Question

Find the expected value of the winnings from a game that has the following payout probability distribution: Skip Payout ($) 1 2 5 8 10 Probability 0.35 0.2 0.1 0.2 0.15 Expected Value = [?] Round to the nearest hundredth.​

Answer 1

Answer:

$4.35

Step-by-step explanation:

The expected value of a random variable X, often denoted as E(X), indicates the probability-weighted average of all possible values/events.
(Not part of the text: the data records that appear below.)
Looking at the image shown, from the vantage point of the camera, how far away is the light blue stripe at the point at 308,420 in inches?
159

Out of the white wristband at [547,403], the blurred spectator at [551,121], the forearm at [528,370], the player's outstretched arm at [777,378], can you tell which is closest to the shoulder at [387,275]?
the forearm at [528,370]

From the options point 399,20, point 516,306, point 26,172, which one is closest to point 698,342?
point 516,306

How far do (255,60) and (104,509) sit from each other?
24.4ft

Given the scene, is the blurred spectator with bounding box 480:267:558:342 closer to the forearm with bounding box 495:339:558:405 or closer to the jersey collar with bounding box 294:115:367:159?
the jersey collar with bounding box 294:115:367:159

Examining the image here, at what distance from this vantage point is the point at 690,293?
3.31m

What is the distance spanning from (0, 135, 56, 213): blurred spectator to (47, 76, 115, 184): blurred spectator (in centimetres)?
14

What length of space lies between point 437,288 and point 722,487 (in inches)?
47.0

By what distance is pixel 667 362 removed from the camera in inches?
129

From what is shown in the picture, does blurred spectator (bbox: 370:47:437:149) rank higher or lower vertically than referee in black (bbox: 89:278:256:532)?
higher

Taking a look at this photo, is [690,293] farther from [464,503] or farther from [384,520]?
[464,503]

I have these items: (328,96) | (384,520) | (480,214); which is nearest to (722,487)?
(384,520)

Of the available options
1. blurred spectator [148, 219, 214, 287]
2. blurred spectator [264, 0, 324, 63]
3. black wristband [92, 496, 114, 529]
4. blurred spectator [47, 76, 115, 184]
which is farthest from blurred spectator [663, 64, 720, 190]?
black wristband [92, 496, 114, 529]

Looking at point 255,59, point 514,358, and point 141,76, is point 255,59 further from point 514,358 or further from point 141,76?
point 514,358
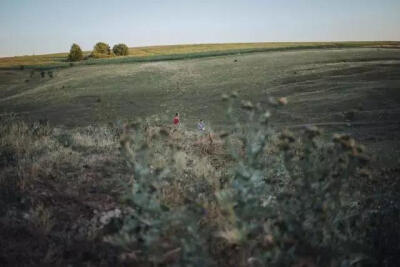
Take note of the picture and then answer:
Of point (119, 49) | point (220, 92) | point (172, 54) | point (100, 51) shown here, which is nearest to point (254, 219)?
point (220, 92)

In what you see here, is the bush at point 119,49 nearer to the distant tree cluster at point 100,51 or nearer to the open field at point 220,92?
the distant tree cluster at point 100,51

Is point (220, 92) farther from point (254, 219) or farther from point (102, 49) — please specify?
point (102, 49)

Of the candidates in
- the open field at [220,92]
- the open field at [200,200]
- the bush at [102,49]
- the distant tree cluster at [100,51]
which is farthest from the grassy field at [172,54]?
the open field at [200,200]

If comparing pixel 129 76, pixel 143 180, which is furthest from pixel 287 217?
pixel 129 76

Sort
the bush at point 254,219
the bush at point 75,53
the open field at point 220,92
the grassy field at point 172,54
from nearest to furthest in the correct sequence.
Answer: the bush at point 254,219, the open field at point 220,92, the grassy field at point 172,54, the bush at point 75,53

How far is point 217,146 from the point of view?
33.1ft

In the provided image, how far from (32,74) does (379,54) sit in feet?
142

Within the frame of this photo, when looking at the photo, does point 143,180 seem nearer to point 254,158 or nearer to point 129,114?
point 254,158

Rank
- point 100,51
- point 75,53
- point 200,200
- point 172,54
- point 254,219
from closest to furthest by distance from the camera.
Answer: point 254,219
point 200,200
point 172,54
point 75,53
point 100,51

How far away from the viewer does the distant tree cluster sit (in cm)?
7094

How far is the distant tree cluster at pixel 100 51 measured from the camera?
233 ft

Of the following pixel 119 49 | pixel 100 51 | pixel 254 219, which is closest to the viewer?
pixel 254 219

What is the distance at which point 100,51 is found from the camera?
259ft

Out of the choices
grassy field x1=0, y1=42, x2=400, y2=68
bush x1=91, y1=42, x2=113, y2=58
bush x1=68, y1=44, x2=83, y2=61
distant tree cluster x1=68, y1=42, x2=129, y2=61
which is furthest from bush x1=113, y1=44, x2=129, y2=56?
bush x1=68, y1=44, x2=83, y2=61
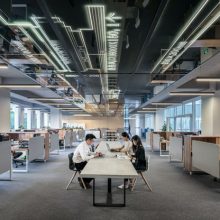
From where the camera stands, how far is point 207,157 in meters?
6.79

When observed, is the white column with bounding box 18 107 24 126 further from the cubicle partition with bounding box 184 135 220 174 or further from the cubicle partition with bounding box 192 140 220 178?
the cubicle partition with bounding box 192 140 220 178

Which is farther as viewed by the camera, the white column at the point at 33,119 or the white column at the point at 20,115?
the white column at the point at 33,119

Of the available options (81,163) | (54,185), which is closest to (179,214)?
(81,163)

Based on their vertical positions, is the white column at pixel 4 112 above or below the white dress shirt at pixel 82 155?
above

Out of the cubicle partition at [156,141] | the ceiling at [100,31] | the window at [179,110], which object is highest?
the ceiling at [100,31]

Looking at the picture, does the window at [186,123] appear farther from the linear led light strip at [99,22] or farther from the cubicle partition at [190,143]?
the linear led light strip at [99,22]

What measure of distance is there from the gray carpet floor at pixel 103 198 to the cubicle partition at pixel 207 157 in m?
0.35

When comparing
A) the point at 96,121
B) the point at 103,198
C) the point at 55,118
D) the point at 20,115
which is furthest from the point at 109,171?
the point at 96,121

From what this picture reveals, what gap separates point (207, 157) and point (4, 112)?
7.15 meters

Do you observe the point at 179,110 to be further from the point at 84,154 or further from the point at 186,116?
the point at 84,154

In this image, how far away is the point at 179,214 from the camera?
449 cm

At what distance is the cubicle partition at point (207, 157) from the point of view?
Result: 20.5ft

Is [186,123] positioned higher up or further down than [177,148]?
higher up

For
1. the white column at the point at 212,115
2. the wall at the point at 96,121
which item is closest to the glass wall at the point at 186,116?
the white column at the point at 212,115
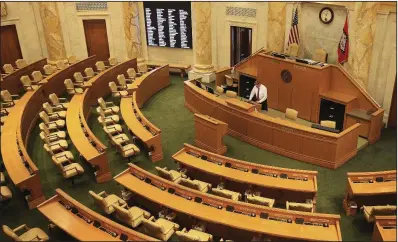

The general formula of expected value is

$\mathrm{E(\textit X \mathrm)} = \displaystyle\sum_{\mathclap{i=1}}^{k} \ X \times P(X) \\ \\ \\ = X_{1} \times P(X_{1}) \ + \ X_{2} \times P(X_{2}) \ + \ X_{3} \times P(X_{3}) + \ \cdots \ + X_{k} \times P(X_{k})$.

Therefore, the expected value of the winnings from a game is

$\mathrm{E(\textit X \mathrm)} \ = \ 1 \times 0.35 \ + \ 2 \times 0.2 \ + \ 5 \times 0.1 + \ 8 \times 0.2 \ + 10 \times 0.15 \\ \\ = \ 4.35 \ \ (\mathrm{nearest \ hundredth})$.